◆ **Requirement**
Pick up the article about Hopleaf Bar's Kegs 4 Kids charity program and write what comes after its final sentence.

◆ **Provided text**
◆ ◆ ◆ ◆

ANDERSONVILLE — Even though Michael Roper doesn't have children of his own, he has found an unconventional way to make a difference in thousands of local kids' lives through a charity program he founded that goes hand-in-hand with his business — selling beer.
"This is our way of getting involved with kids. It gives me a little connection with the neighborhood kids that I wouldn't normally get," said Roper, the owner of Hopleaf Bar, 5148 N. Clark St.
Roper came up with Kegs 4 Kids about 10 years ago when he noticed an influx of neighborhood groups asking for donations for everything: "Breast Cancer, AIDS, refugees ... things that are big issues and great causes."
"But you can't help that feeling of 'What's my $50 do to fight breast cancer?' I started thinking 'What if i could focus all the money on something in the neighborhood?' Be involved and see some results," Roper said.
When parents from Helen C. Peirce School of International Studies, at 1423 W. Bryn Mawr Ave., visited Hopleaf in desperate need of "a lot of money," the brainstorming began for the idea that would eventually grow into the Keg 4 Kids program. Over the next decade, the idea would evolve, but follow a familiar pattern: Get someone to donate beer, sell the beer, give all the money to the school.
The program has drawn many side-eyes, but Roper ensures "you drink the beer, kids get the money. Every penny goes to the school, so you can feel good about buying alcohol."
The program has been called a "godsend" by members of Friends of Peirce, a non-profit organization committed to helping Peirce "maximize the potential of its students to achieve their dreams by experiencing a world class primary education within the Chicago Public School system. The group along with the Peirce Local School Council "provides parent-led fundraising capabilities," according to its website.

◆ ◆ ◆ ◆

Collected data
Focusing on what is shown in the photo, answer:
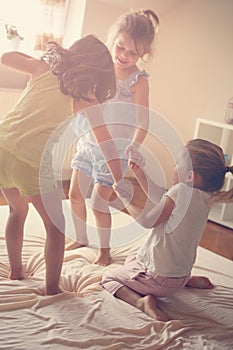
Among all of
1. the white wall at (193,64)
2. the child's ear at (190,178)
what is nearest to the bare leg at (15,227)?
the child's ear at (190,178)

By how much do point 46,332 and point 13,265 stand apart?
352mm

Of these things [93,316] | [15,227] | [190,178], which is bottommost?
[93,316]

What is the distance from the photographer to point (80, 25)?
2.96 m

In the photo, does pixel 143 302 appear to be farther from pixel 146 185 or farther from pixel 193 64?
pixel 193 64

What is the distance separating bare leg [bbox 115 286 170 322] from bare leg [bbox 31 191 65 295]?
0.75 feet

◆ ◆ ◆ ◆

◆ **Answer section**
Last year, the group raised nearly $73,000 for the school through events like Midsommarfest, Fiesta de Arte and a pledge drive. Kegs 4 Kids raised about $40,000 of the total, according to the website.
Direct benefits of the Friends of Pierce donations included the "May I have this Dance" program, Google Chromebooks, art assemblies, sports equipment and uniforms, garden supplies, the Debate Team, Girls on the Run, field trip stipends and a new sound system, Peirce Principal Lorianne Zaimi said.
"Kegs for Kids raises additional funds that go to supplement current programming, given challenging budget times, these funds are essential in supporting quality programs such as technology integration, arts programs, after school programs and enrichment activities to support classroom programs," Zaimi said.
According to the Friends of Peirce President Dave Tilson, over the years Roper and Friends of Peirce have held silent auctions, beer-tasting events at the old Metropolis roasting plant, raffles, brunches at Hopleaf and "an annual event at Hopleaf that brings together the Edgewater, Peirce" and craft beer community for an afternoon of beer tasting.
"In many ways, the Kegs for Kids event was a gamechanger for us to raise funds for Peirce. Most of the funds from this event were raised from sources outside the school — families, parents, teachers, administrators, etc. — which really made a difference for us to have other events that catered to that audience. We couldn't do what we do without this program," he said.
"Michael and [his wife] Louise really embrace the concept that without strong neighborhood schools and programs within and around them, Chicago communities are really at a disadvantage for growth and economic development opportunities. We agree," Tilson said.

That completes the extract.